Researchers at Caltech designed LEO, a hybrid, bipedal robot, that combines flying and walking to experiment with the future of locomotive robotics.
If you’ve ever seen a heron take flight or land afterward, you’ve probably admired how gracefully they move. Like cats, they seem to always stick the landing. Inspired by the flight and movement of birds like herons, researchers at Caltech created a clever, bipedal robot with a small stature and uncanny knack for balance. In its current form, LEONARDO, as they. call the robot, is strictly experimental. However, future applications could find LEONARDO tactfully sticking the landing on a solo mission to Mars or leading the way to adaptive landing systems for other robots on Earth.
Designer: Caltech
LEONARDO, or LEO for short, stands for LEgs ONboARD drOne and is equipped with a pair of multi-joint legs and propeller thrusters to stabilize its walking gait and allow the robot to hop and jump. Standing only 2.5 feet tall, LEO is lanky in proportions, with long legs and the main body measuring only half the length of them. These proportions aid in LEO’s varied locomotive capabilities, from flying to walking. The researchers at Caltech explain, “The point of LEO is to give unprecedented walking ability and to solve problems posed by hybrid locomotion. LEO is capable of many tricks: tight-rope walking, stair flying, and skateboard riding. LEO is helping engineers rethink how robots could move in the future and could open difficult environments to robotic exploration.”
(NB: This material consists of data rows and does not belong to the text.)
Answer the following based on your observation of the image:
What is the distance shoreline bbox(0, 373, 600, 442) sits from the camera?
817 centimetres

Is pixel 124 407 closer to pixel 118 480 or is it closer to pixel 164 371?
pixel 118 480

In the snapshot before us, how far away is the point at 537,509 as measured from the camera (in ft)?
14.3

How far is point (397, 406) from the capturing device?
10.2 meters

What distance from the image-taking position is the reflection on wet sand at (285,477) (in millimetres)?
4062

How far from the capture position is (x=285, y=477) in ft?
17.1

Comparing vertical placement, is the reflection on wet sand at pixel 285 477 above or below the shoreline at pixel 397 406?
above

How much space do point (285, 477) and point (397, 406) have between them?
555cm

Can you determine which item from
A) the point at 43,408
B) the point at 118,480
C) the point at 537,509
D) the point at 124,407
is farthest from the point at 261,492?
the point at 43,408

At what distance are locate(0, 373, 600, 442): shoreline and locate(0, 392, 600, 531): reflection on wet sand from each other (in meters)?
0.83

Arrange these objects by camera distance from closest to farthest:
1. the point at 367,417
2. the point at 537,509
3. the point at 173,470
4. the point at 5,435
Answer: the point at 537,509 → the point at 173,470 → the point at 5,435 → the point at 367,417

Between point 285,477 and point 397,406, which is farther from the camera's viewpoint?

While LEO is more or less a passion project that serves to experiment with the potential of locomotive robotics future applications could find LEO revolutionizing adaptive landing gear systems, not only for Earth-bound robotic exploration missions but for rotorcraft on Mars. Caltech researcher Soon-Jo Chung, Bren Professor of Aerospace and Control and Dynamical Systems explains, “By using a hybrid movement that is somewhere between walking and flying, the researchers get the best of both worlds in terms of locomotion. LEO’s lightweight legs take the stress off of its thrusters by supporting the bulk of the weight, but because the thrusters are controlled synchronously with leg joints, LEO has uncanny balance.”